* **YOUR INSTRUCTIONS**: Copy the data below verbatim, leaving out the pictures.
##############################
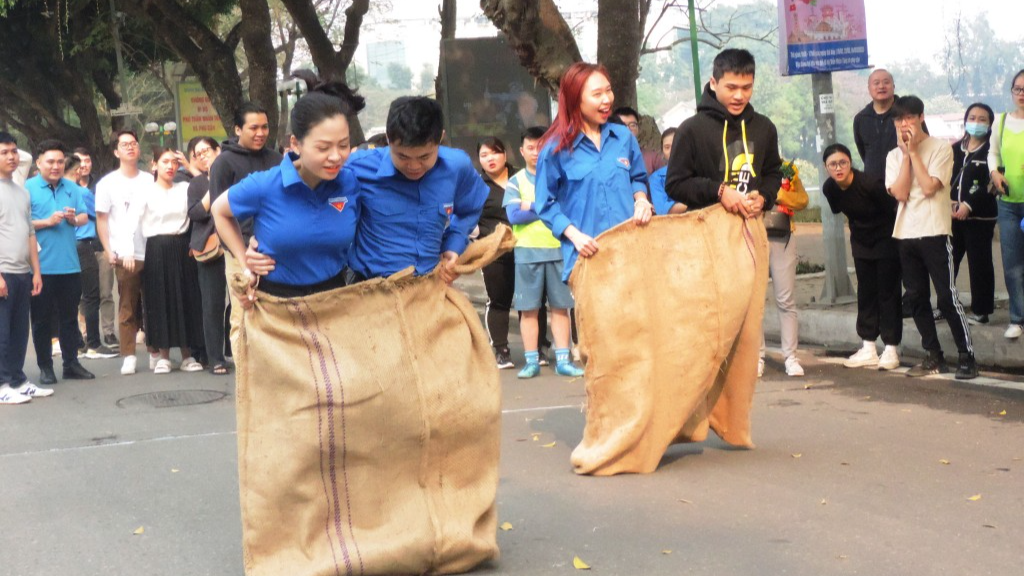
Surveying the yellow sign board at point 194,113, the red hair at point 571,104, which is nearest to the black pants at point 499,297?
the red hair at point 571,104

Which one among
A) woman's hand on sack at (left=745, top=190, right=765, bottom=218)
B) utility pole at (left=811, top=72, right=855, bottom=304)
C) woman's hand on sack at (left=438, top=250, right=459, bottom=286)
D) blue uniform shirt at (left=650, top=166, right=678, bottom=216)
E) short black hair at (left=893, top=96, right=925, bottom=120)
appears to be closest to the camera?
woman's hand on sack at (left=438, top=250, right=459, bottom=286)

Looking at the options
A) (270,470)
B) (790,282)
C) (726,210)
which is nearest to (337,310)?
(270,470)

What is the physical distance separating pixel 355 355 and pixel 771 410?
4.19 m

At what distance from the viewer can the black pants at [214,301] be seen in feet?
37.4

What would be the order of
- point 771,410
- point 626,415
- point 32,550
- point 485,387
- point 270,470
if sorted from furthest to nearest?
1. point 771,410
2. point 626,415
3. point 32,550
4. point 485,387
5. point 270,470

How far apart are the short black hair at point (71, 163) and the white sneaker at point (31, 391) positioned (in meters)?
2.97

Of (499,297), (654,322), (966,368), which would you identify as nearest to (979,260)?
(966,368)

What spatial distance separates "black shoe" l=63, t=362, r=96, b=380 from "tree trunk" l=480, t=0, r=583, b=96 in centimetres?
632

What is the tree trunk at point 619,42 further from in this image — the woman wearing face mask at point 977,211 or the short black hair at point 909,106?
the short black hair at point 909,106

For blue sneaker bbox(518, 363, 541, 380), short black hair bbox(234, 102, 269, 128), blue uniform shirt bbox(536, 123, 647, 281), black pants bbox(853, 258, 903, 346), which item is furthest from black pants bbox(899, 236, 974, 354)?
short black hair bbox(234, 102, 269, 128)

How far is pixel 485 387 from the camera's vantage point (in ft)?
17.1

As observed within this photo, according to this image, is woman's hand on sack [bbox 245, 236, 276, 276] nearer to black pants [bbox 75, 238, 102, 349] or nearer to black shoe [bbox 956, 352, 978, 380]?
black shoe [bbox 956, 352, 978, 380]

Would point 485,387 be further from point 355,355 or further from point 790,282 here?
point 790,282

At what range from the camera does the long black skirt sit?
38.8ft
##############################
* **EXPECTED OUTPUT**:
Surveying the yellow sign board at point 194,113, the red hair at point 571,104, which is nearest to the black pants at point 499,297?
the red hair at point 571,104

Which one among
A) woman's hand on sack at (left=745, top=190, right=765, bottom=218)
B) utility pole at (left=811, top=72, right=855, bottom=304)
C) woman's hand on sack at (left=438, top=250, right=459, bottom=286)
D) blue uniform shirt at (left=650, top=166, right=678, bottom=216)
E) short black hair at (left=893, top=96, right=925, bottom=120)
appears to be closest to the camera?
woman's hand on sack at (left=438, top=250, right=459, bottom=286)

Looking at the options
A) (270,470)
B) (790,282)
C) (726,210)
which is nearest to (337,310)?
(270,470)

What is the physical distance separating pixel 355 355 and pixel 771 410?
4.19 m

At what distance from the viewer can the black pants at [214,301] be seen in feet?
37.4

What would be the order of
- point 771,410
- point 626,415
- point 32,550
- point 485,387
- point 270,470
if sorted from furthest to nearest?
1. point 771,410
2. point 626,415
3. point 32,550
4. point 485,387
5. point 270,470

How far apart are the short black hair at point (71, 163) and the white sneaker at point (31, 391) positioned (in meters)?
2.97

Of (499,297), (654,322), (966,368), which would you identify as nearest to (979,260)?
(966,368)

What spatial distance separates "black shoe" l=63, t=362, r=96, b=380 from "tree trunk" l=480, t=0, r=583, b=96 in centimetres?
632

What is the tree trunk at point 619,42 further from in this image — the woman wearing face mask at point 977,211 or the short black hair at point 909,106?
the short black hair at point 909,106

For blue sneaker bbox(518, 363, 541, 380), short black hair bbox(234, 102, 269, 128), blue uniform shirt bbox(536, 123, 647, 281), black pants bbox(853, 258, 903, 346), which item is furthest from black pants bbox(899, 236, 974, 354)?
short black hair bbox(234, 102, 269, 128)

How far is pixel 485 387 from the camera's vantage point (in ft)?
17.1

As observed within this photo, according to this image, is woman's hand on sack [bbox 245, 236, 276, 276] nearer to black pants [bbox 75, 238, 102, 349] or nearer to black shoe [bbox 956, 352, 978, 380]?
black shoe [bbox 956, 352, 978, 380]

Would point 485,387 be further from point 355,355 or further from point 790,282 here?
point 790,282

At what range from the camera does the long black skirt sit?
38.8ft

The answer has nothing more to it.